__Direction__. Pick out each line below in which the word "highland" appears, and reproduce those lines in full.

[Records from a dataset]
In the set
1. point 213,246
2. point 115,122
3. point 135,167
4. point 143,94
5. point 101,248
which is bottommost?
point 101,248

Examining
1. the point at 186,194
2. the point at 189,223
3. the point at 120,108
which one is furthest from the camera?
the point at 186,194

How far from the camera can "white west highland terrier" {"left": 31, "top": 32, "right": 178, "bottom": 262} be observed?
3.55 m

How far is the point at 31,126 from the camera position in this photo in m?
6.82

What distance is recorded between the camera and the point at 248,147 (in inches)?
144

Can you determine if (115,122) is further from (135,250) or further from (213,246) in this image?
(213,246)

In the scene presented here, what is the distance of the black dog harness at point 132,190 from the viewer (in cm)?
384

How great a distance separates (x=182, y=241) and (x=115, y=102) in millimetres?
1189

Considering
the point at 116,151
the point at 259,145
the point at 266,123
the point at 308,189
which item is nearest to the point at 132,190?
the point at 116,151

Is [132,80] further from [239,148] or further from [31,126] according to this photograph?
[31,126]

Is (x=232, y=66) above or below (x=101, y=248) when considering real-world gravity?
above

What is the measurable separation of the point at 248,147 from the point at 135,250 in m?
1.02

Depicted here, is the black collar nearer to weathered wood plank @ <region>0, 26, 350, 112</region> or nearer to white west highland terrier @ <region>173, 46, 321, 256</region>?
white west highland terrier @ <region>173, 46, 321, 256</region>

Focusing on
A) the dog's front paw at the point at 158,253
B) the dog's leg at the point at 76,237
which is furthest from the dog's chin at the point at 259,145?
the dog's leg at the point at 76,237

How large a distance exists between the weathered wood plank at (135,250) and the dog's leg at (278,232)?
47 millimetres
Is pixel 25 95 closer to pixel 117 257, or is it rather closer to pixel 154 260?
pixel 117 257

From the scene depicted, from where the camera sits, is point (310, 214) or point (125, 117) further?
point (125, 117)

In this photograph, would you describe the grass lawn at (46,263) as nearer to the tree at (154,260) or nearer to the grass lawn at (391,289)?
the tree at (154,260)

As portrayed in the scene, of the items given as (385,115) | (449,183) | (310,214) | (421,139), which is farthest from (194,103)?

__Solution to the exercise__.
How far from the camera can "white west highland terrier" {"left": 31, "top": 32, "right": 178, "bottom": 262} be observed?
Depicted here, is the black collar nearer to weathered wood plank @ <region>0, 26, 350, 112</region> or nearer to white west highland terrier @ <region>173, 46, 321, 256</region>?
white west highland terrier @ <region>173, 46, 321, 256</region>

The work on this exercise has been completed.